We find that many library users are under the mistaken impression that the only way to create PDF documents, extract text from PDFs, or convert them to another format, is to use Adobe’s commercial software called Acrobat Standard or Professional. That’s certainly one option — and we are happy to provide several computers at our libraries with Acrobat installed for library visitors to use. However, it’s not the only way to create or convert PDFs. Below we’ll discuss a number of other options, all of which are free (unless otherwise indicated), that you can use on your own computer or mobile device.
- Output PDFs directly from Microsoft Office, Google Docs, OpenOffice or LibreOffice. Beginning with Office 2007 Service Pack 1, Microsoft offered users the ability to save any document edited in Office (Word, Excel, PowerPoint, Outlook, Publisher) as PDF. To do so, simply pull down the File menu, select “Save As…”, then in the “Save As” dialog box, pull down the “Save as type” list and choose PDF. OpenOffice and LibreOffice also offer similar capabilities. In Google Docs, you can pull down the File menu, choose “Download As…” and select PDF. It’s also possible to convert a whole batch of files to PDF at one time with Google Docs, by uploading them all into a folder and then converting the whole folder, as described in this how-to document.

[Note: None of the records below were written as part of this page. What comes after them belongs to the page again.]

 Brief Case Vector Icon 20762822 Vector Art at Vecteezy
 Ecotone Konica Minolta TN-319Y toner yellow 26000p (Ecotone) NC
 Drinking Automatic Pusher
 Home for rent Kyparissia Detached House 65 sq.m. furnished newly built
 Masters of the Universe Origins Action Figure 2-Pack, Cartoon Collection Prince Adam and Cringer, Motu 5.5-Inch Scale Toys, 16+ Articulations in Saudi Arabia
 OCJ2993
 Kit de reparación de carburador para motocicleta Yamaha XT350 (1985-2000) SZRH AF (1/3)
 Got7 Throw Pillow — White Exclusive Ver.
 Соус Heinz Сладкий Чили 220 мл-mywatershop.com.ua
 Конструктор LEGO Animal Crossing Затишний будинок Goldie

- Install a free PDF “pseudo-printer”. Once you install one of these utilities on your computer, you will find another “printer” available when you go to print. But when you select this “printer”, instead of the document being sent to a physical printer, it will be converted to PDF and you will be prompted to give it a filename so the PDF can be saved on your computer. The advantage of this technique is that it can be used to create PDFs from practically any software that can print, including web browsers, email programs, etc. There are quite a few such utilities available for Windows, including PDF24, Bullzip, and doPDF. For MacOS or Linux, it is not necessary to install a third-party tool. On MacOS, this feature is already pre-installed; just look in the lower-left corner of your print dialog box for the PDF options. On Linux, this feature is integrated into the standard CUPS printing system.

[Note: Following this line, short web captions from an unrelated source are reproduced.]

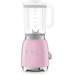 SMEG BLF03PKEU Stojni mešalnik 50's Pink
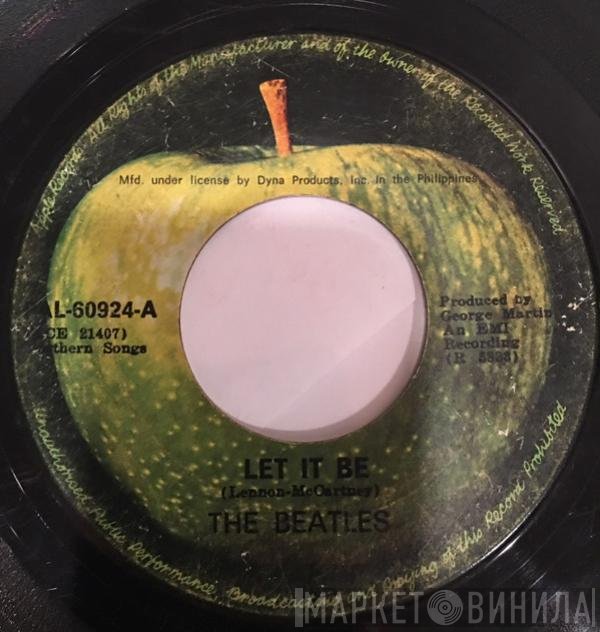 The Beatles  - Let It Be
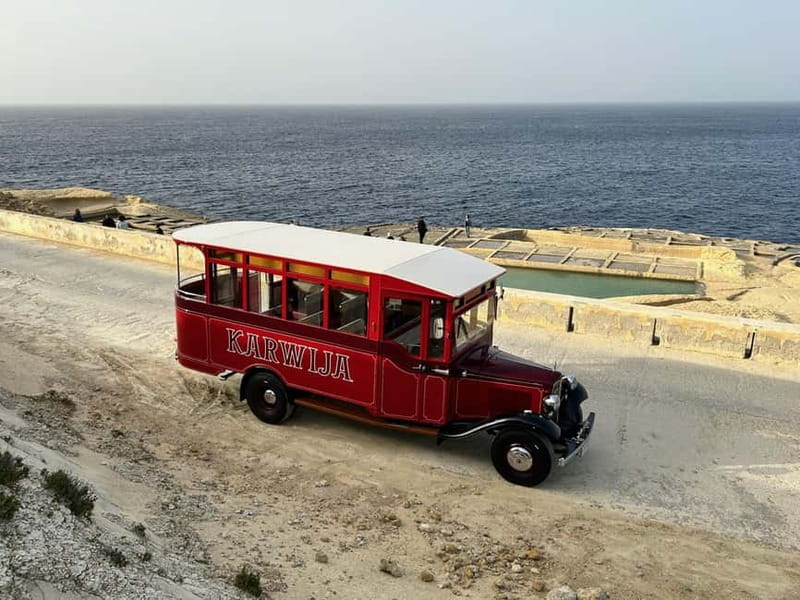 Malta: 5 hr Vintage Bus Tour - Mdina & Blue Grotto inc. food - Mdina: the best stop for a longer return visit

- Extract text from PDFs, or convert them to Word/Excel documents. The ability to extract text from a PDF can depend a lot on how the PDF was originally created. In some cases, it may be possible for you to open the PDF in a PDF reader program, select the text, copy it, and then paste it into another document. If that can’t be done, then you will need a program with Optical Character Recognition (OCR) capabilities to “read” the text from the original PDF. If you have Microsoft Office installed on your computer (Windows or Mac), you may already have a free component called “Microsoft Office Document Imaging” that includes OCR capabilities. Another free standalone option for Windows is called FreeOCR. Finally, Google Docs also has the ability to recognize text in PDF documents via OCR; just make sure that when you upload your PDF to Google Docs, you check the box labeled “Convert text from PDF and image files to Google documents,” and select the language the PDF is printed in, as explained in this how-to document.

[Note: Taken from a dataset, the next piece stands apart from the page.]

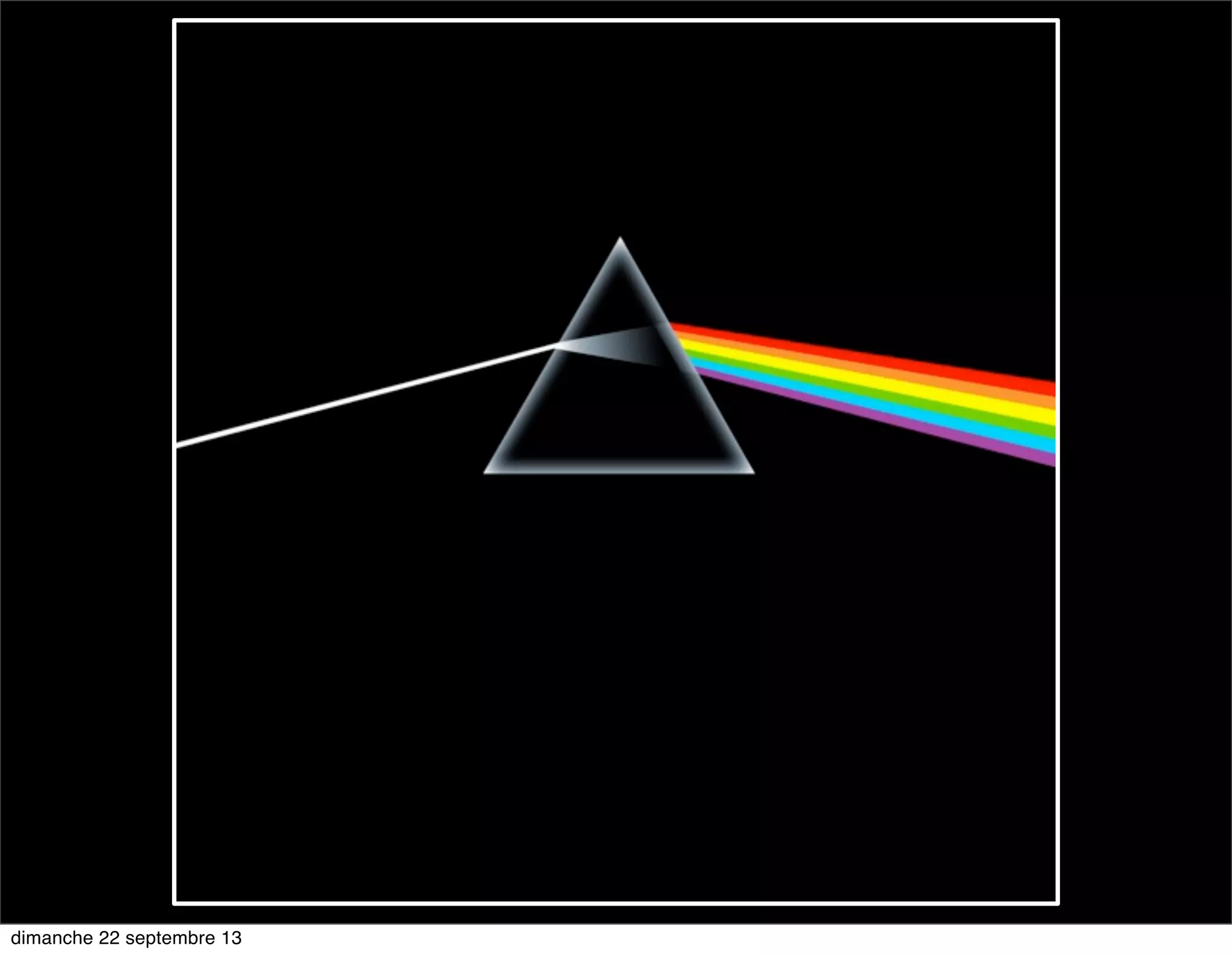 dimanche 22 septembre 13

- Use an online conversion tool. All of the options above are useful on a desktop or laptop computer, but many require installation of special software to do the conversions. The Google Docs options listed above, however, don’t require any locally installed software; they only require a free Google account. Other online options include Cometdocs, which can convert from Word, Excel, PowerPoint or Publisher to PDF or from PDF to any of those formats. Another online converter, Zamzar, offers a feature that is useful for conversion from mobile devices: simply email a document to email@example.com to convert it to PDF, or email a PDF to firstname.lastname@example.org to convert it to Word format. Finally, if you’re a Dropbox user and have it installed on your mobile device, you can easily convert documents to PDF by signing up for the easyPDFcloud service, setting it up to monitor one of your Dropbox folders, and then just depositing documents in that folder to be converted. When using any of these third-party online services, however, be very aware of their terms of service. Online conversion services would generally not be a wise way to convert documents that are sensitive or private in nature.